Berlioz Hector
À bout de ressources, Berlioz s’engagea comme choriste au théâtre des Nouveautés. Il continuait de suivre les cours du Conservatoire, dans la classe de Reicha, et composait, sur un poème de son ami Humbert Ferrand, intitulé Les Francs-Juges. L’ouverture de Waverley succéda à celle des Francs-Juges. Puis il présenta au concours de l’Institut, sans succès d’ailleurs, une cantate intitulée La Mort d’Orphée. En 1828, il fut plus heureux, et obtint le second prix; un an après, il composait Huit scènes de Faust, la Symphonie fantastique, et une fantaisie sur La Tempête, de Shakespeare. Il professa la guitare dans une pension de demoiselles. En 1830, il se présenta encore (pour la quatrième fois) au concours de l’Institut, et sa cantate, Sardanapale, fut jugée digne du premier prix. À la suite de cet événement, il partit pour faire en Italie le séjour réglementaire, mais n’y resta que dix-huit mois. Lorsqu’il en revint, il rapportait des mélodies séparées, que plus tard il utilisa, une ouverture de Rob-Roy (brûlée depuis), l’ouverture du Roi Lear, et Lélio ou Le Retour à la vie, monodrame. Pendant toute cette période de début, diverses aventures prennent date, dont le détail ne saurait trouver place ici, mais qui se rapportent presque toutes à sa passion pour miss Smithson, de laquelle il sera parlé plus loin. En 1834, Berlioz fait exécuter Harold en Italie; en 1835 il entra au Journal des Débats comme critique musical; en 1837, aux Invalides, il donne une Messe des Morts, ou Requiem, qui lui avait été commandée par M. de Gasparin.

◆ Série d'exercices ◆
- a) Recopiez à l'identique les lignes des enregistrements, de la ligne qui contient « Surveying pixel 29 » jusqu'à celle qui contient « 4900 centimetres » incluse, sans y faire figurer les images.
- b) Reprenez le texte sur Berlioz là où il s'interrompt et poursuivez-le.
Le texte et les enregistrements n'ont aucun rapport entre eux.

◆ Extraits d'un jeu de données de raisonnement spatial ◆
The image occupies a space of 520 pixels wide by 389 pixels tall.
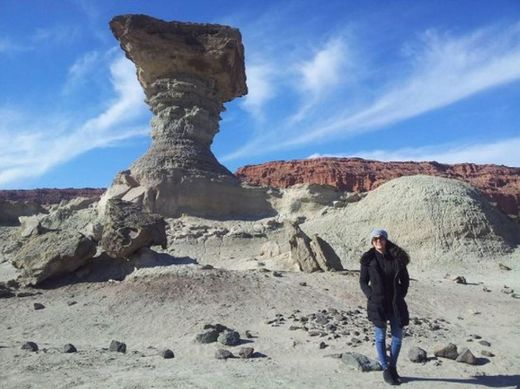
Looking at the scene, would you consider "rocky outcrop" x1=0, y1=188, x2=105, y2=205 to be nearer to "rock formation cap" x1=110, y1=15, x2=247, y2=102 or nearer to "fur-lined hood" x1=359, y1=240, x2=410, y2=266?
"rock formation cap" x1=110, y1=15, x2=247, y2=102

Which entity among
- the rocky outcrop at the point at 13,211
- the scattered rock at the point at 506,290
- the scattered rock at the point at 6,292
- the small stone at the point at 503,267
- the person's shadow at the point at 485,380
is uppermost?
the rocky outcrop at the point at 13,211

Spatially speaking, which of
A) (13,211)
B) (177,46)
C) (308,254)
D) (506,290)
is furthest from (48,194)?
(506,290)

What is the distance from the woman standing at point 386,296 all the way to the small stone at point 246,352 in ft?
5.28

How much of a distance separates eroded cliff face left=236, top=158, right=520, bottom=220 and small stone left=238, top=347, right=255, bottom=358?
6503 centimetres

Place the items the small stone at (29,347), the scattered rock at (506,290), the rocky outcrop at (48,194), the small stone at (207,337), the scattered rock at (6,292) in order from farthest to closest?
the rocky outcrop at (48,194) < the scattered rock at (506,290) < the scattered rock at (6,292) < the small stone at (207,337) < the small stone at (29,347)

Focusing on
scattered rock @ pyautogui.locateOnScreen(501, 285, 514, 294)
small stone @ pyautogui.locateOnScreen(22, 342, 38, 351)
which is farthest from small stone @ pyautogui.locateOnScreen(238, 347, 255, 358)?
scattered rock @ pyautogui.locateOnScreen(501, 285, 514, 294)

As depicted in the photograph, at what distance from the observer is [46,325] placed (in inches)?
329

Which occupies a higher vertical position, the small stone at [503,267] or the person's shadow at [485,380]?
the small stone at [503,267]

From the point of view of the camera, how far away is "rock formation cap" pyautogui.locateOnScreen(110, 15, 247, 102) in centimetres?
2544

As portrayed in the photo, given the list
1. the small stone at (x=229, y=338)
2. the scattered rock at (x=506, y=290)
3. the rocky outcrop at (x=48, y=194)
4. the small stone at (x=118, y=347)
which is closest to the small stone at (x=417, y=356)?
the small stone at (x=229, y=338)

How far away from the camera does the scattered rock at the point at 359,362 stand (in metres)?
5.49

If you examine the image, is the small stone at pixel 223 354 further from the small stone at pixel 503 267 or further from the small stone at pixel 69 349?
the small stone at pixel 503 267

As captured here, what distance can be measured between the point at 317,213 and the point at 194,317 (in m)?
14.0

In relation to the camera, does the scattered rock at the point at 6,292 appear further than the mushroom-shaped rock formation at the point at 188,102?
No
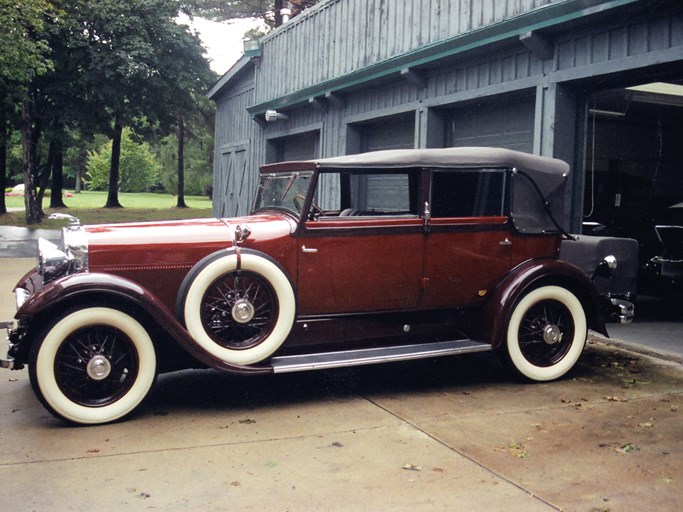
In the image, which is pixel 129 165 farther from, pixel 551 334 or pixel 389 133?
pixel 551 334

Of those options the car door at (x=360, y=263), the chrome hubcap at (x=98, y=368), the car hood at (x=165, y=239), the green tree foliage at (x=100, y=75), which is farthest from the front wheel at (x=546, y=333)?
the green tree foliage at (x=100, y=75)

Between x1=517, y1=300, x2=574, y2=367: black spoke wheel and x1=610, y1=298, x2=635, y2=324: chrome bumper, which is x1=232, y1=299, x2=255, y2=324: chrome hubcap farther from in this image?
x1=610, y1=298, x2=635, y2=324: chrome bumper

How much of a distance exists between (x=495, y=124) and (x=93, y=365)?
6237mm

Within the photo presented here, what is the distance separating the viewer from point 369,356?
5.29 metres

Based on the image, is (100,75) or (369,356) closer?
(369,356)

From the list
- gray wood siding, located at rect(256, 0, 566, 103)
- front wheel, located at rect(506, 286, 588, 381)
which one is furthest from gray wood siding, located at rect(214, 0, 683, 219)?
front wheel, located at rect(506, 286, 588, 381)

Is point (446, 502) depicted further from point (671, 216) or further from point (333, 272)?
point (671, 216)

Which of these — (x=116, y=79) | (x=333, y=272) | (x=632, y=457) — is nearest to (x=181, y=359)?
(x=333, y=272)

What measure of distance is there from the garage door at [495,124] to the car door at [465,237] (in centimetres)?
299

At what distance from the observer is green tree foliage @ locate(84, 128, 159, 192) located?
68.5 metres

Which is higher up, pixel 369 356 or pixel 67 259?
pixel 67 259

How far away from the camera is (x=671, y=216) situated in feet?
34.1

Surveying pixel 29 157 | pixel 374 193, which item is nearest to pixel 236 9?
pixel 29 157

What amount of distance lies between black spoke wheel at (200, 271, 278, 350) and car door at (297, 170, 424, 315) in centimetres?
30
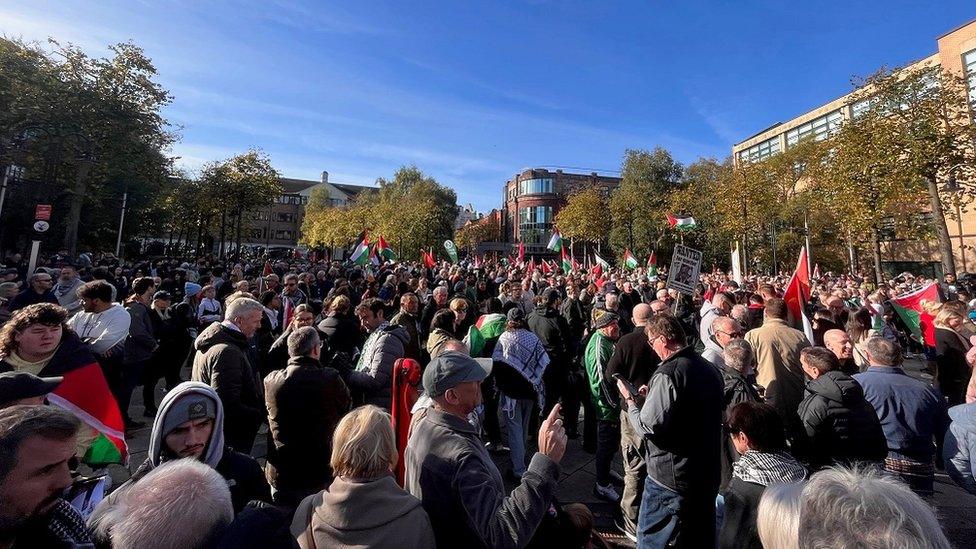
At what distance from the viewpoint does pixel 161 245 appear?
4900 centimetres

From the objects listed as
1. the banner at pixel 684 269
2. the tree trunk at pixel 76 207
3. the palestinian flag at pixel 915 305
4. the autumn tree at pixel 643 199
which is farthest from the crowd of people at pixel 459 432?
the autumn tree at pixel 643 199

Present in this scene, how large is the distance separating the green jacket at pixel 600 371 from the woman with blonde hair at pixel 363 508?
133 inches

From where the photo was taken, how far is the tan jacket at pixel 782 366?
14.8 feet

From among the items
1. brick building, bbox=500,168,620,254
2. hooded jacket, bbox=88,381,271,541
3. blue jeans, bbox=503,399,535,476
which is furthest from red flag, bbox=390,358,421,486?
brick building, bbox=500,168,620,254

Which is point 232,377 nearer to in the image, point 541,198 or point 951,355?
point 951,355

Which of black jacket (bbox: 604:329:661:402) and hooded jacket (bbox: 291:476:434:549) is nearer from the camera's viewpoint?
hooded jacket (bbox: 291:476:434:549)

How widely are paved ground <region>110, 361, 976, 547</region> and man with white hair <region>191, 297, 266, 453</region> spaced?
223 cm

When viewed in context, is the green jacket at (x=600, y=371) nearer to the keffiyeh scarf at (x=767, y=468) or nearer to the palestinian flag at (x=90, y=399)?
the keffiyeh scarf at (x=767, y=468)

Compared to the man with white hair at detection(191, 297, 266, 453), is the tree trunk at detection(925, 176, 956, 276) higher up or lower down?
higher up

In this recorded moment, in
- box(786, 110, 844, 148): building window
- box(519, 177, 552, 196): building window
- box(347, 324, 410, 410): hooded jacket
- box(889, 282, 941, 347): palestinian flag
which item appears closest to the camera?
box(347, 324, 410, 410): hooded jacket

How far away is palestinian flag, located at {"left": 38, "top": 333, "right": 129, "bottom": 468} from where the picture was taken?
3100 millimetres

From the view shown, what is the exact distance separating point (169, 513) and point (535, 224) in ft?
218

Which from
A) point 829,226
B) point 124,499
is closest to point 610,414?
point 124,499

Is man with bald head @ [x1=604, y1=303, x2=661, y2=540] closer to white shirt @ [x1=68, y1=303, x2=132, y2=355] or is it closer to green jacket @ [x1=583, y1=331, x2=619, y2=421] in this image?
green jacket @ [x1=583, y1=331, x2=619, y2=421]
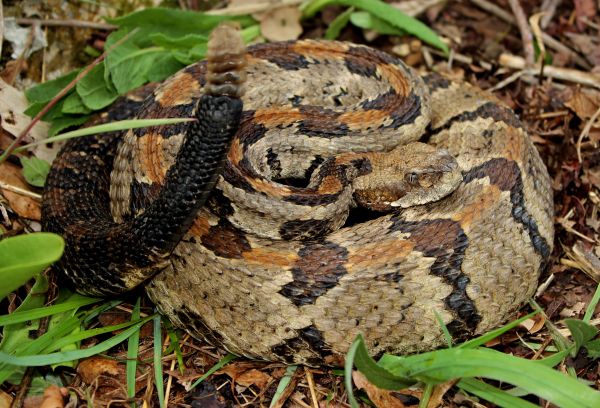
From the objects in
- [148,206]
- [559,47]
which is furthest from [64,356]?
[559,47]

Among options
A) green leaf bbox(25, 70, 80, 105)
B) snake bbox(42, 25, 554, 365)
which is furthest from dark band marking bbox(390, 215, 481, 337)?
green leaf bbox(25, 70, 80, 105)

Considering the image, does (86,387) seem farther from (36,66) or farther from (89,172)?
(36,66)

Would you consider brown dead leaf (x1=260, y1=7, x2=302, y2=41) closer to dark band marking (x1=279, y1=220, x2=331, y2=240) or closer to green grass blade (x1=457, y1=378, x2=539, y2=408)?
dark band marking (x1=279, y1=220, x2=331, y2=240)

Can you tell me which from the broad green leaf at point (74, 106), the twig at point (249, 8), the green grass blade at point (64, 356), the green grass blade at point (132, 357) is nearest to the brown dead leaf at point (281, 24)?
the twig at point (249, 8)

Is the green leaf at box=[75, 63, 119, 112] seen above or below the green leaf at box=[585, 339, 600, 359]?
above

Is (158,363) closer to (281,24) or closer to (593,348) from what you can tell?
(593,348)

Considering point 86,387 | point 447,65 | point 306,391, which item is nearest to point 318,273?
point 306,391
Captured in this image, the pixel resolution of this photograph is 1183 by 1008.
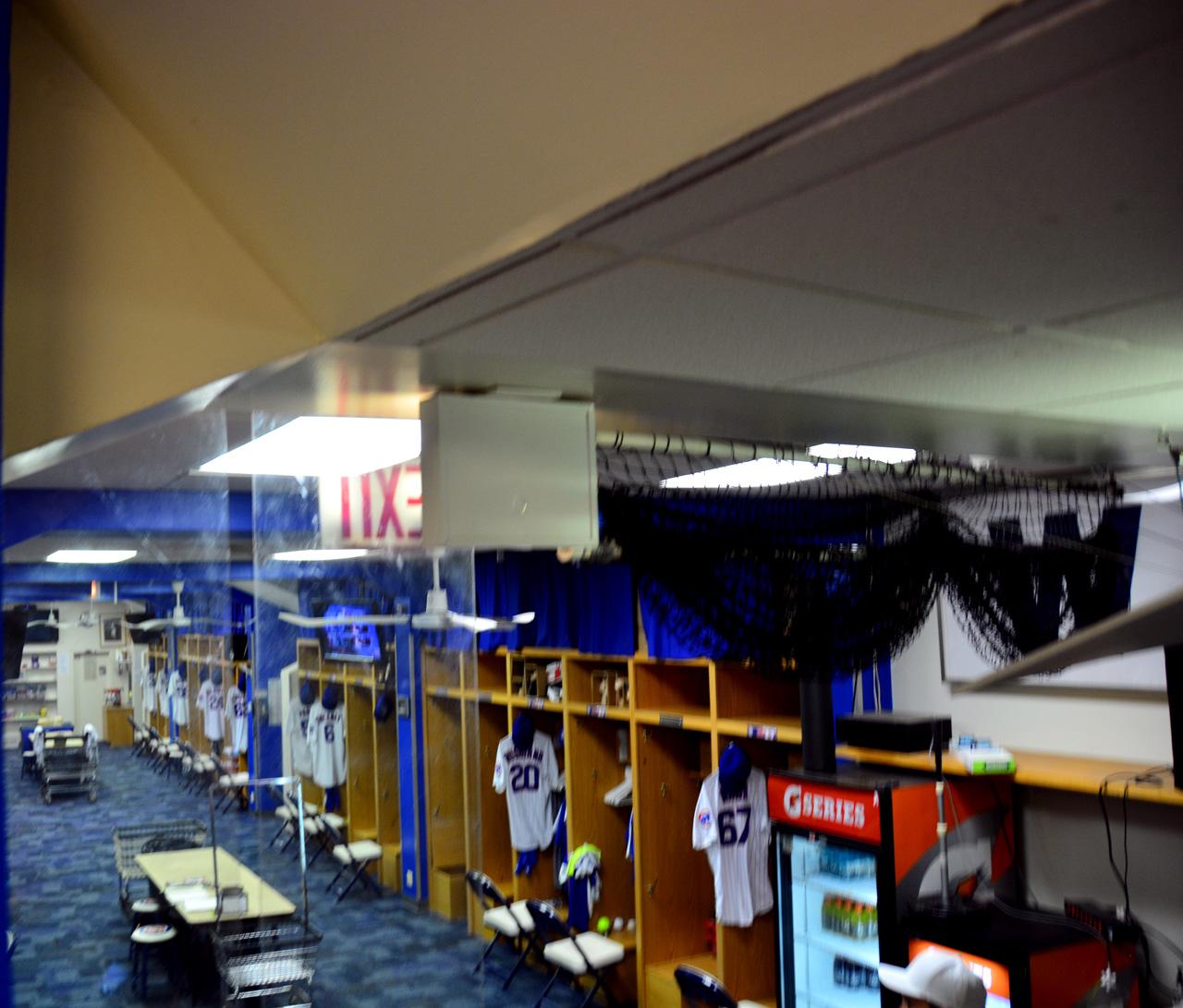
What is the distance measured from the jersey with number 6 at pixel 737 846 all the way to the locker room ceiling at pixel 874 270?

◆ Corrigé des exercices ◆
- a)
Surveying pixel 29 157 | pixel 374 193, which item is nearest to pixel 236 9?
pixel 29 157

What amount of distance lies between black spoke wheel at (200, 271, 278, 350) and car door at (297, 170, 424, 315) in centimetres?
30
At what distance from the viewpoint does pixel 161 245 appear?
4900 centimetres

- b)
Le 3 septembre 1838, une œuvre dramatique de Berlioz, Benvenuto Cellini, écrite par lui sur un poème de Léon de Wailly et Auguste Barbier, affronta la scène de l’Opéra. Non seulement le public se montra fort hostile et siffla les meilleures choses, mais les exécutants eux-mêmes trahirent la confiance du musicien et parurent s’entendre pour massacrer la partition avec le zèle le plus répugnant. Benvenuto eut trois représentations. À la suite de cette catastrophe, la détresse la plus grande régnait au logis de Berlioz, marié avec Henriette Smithson (depuis 1833), et père d’un petit garçon. Ce fut alors que le célèbre Paganini lui envoya spontanément vingt mille francs. Le 24 novembre 1839, Berlioz fait exécuter au Conservatoire Roméo et Juliette, grande symphonie dramatique, l’un de ses œuvres les plus remplies de passion, sinon les plus achevées, et, sur la première page de la partition, il a écrit ces mots : à Nicolo Paganini.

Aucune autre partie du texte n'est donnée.